Warren’s approach, however, expands beyond gender in ways that Gillibrand’s did not. Monday evening’s location signaled that the campaign isn’t just about women’s political power, but is also about people contending with unsafe working conditions and low wages.
“It took 18 minutes for 146 people to die. Mostly women. Mostly immigrants — Jewish and Italian,” she said. “Mostly people who made as little as $5 a week to get their shot at the American dream.”
Warren recounted the story of the atrocity in vivid detail before connecting it to her plan, announced Monday morning, to tackle corporate power that she believes again has a stranglehold on the political process 108 years later.
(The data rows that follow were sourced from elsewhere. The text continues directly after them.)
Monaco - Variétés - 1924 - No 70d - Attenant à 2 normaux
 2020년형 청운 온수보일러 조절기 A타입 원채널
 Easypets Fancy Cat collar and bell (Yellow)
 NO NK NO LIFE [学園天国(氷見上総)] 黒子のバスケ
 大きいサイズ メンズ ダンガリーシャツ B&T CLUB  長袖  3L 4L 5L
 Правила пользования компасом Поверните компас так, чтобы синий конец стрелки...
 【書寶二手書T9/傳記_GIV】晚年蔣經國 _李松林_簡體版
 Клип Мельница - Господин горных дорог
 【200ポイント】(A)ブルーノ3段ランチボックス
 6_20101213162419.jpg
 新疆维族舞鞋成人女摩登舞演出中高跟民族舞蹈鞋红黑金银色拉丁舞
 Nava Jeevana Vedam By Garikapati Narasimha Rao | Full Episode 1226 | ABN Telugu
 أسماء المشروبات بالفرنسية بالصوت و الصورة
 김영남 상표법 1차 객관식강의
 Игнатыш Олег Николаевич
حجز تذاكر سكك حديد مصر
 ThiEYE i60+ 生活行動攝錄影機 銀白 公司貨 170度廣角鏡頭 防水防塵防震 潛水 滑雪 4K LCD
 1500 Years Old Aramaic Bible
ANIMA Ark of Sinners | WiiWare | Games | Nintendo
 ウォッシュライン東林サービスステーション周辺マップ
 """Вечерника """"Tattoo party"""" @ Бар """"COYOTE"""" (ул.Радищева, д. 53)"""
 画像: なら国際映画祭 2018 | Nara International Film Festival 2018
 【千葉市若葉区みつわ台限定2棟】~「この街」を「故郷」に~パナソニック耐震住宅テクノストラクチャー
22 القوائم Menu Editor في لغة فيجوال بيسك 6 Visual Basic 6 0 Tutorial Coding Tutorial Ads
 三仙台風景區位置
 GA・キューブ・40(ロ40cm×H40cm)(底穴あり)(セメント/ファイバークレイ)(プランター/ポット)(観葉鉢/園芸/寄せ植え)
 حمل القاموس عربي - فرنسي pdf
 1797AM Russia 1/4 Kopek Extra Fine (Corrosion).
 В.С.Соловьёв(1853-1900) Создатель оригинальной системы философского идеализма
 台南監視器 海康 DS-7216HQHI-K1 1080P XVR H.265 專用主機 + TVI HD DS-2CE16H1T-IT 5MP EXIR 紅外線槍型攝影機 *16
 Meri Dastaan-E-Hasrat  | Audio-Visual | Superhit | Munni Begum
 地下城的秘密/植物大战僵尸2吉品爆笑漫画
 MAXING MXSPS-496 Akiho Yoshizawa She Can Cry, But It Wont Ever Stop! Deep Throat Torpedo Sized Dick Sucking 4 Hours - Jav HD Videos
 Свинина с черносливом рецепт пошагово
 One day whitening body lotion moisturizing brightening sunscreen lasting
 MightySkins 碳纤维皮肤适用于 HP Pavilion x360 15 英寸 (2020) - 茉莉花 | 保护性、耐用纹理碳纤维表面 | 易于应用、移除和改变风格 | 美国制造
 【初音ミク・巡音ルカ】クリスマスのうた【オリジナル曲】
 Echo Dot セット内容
She described a cycle of factory owners doling out campaign donations, cozying up to legislators and blocking reform.
“Does any of that sound familiar?” she asked. “Take any big problem we have in America today and you don’t have to dig very deep to see the same system at work.”
She then rolled out what she called “the biggest anti-corruption plan since Watergate,” which includes drastically curtailing the lobbying industry, in part by banning senators, Congress members and Cabinet secretaries from ever becoming lobbyists.
She would require meetings between lobbyists and elected officials to be made public and would abolish political donations from lobbyists in contact with the same government officials, calling the practice “the very definition of bribery.”
Warren’s Senate office told POLITICO that she would reintroduce a previous bill she sponsored, called the Anti-Corruption and Public Integrity Act, in the “coming months.” Her ban on lobbyists engaging in fundraising activities is likely to face legal challenges.
But such nuances did not seem to phase the crowd, which cheered on Monday when Warren said, “I know what’s broken, I’ve got a plan to fix it, and that’s why I’m running for president of the United States.”
Following her remarks, supporters filed over to take selfies with her. One woman, 45-year-old Heather Quick, said she was deciding whether to support Warren or Sanders in the primary.
She said she was moved by Warren’s mention of criminal justice reform Monday night and had heard most of the rest of her stump speech.
“I like that the spine of her talk was the Triangle Shirtwaist fire,” she said. “It was a brilliant move to work that into her speech, which obviously leads you into the women’s role in political change and unionizing.”